Four of these products contained more delta-8-THC than was advertised on the package, and 19 had less than was advertised. Another 25 products contained more than 0.3 percent delta-9-THC, which is illegal under federal and state hemp laws. And 22 of the products actually did not contain noticeable levels of any cannabinoid in them at all.

“What concerns me is that people don’t know what they’re taking,” said Peace to The Virginia Mercury. “The products are not quality tested but consumers are trusting they are made in a sanitary environment and that the label is accurate.”

The most questionable products out of the whole batch came from the Cannabis Outlet, a hemp store owned by Sen. Louise Lucas (D), president pro tempore of the state Senate. Advocates reportedly purchased an infused Lucky Charms cereal bar at Lucas’s shop that purportedly contained 600mg of THC. The packaging was designed to look like a legal California adult-use edible and includes that state’s standard THC logo and government warnings.

Peace’s lab test revealed that the Lucky Charms bar did contain delta-9-THC, but only about 8 mg worth – far less than advertised. Regardless, it remains illegal to sell products containing even this tiny amount of delta-9 in Virginia, since legal adult-use sales are not set to begin until 2024. 

Advocates also found a vape pen in Lucas’s store that contained 359 mg of delta-8-THC and 139 mg of delta-9, a powerful (and illegal) combination. In a brief interview, Lucas said that she only intended to sell legal hemp and CBD at her store, and was completely surprised that these illegal products were discovered there.

Mislabeled hemp products are not unique to Lucas’s store, or even to Virginia in general. Independent tests in a variety of states have found that nearly half of all top-selling CBD products actually contained illegal levels of delta-9-THC. And to make matters worse, other tests discovered high concentrations of heavy metals and pesticides in the majority of CBD products.

As is typical for all things cannabis, the federal government is largely responsible for these problems.
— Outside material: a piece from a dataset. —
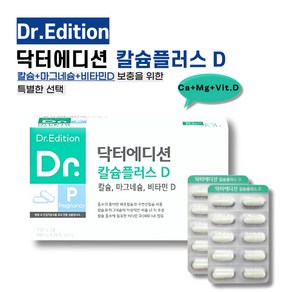 닥터에디션 칼슘플러스D 2개월분 임산부 칼마디, 1박스, 240정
The feds legalized hemp and hemp-derived cannabinoids back in 2018, but the Food and Drug Administration still hasn’t gotten around to drafting regulations for these products. Without any rules to guide the industry, hemp producers are free to skimp out on testing their wares, and some even go so far as to include falsified test results on their packaging.

The average hemp store does not have the capacity to lab-test every single item that hits their shelves, so small business owners are forced to rely on companies’ own promises of quality. This uncertainty leaves business owners open to being prosecuted for selling hemp products that violate the law. In Wisconsin, for example, a man is facing 50 years in jail for selling CBD products that purported to be legal, but in fact contained as much as 40 percent THC.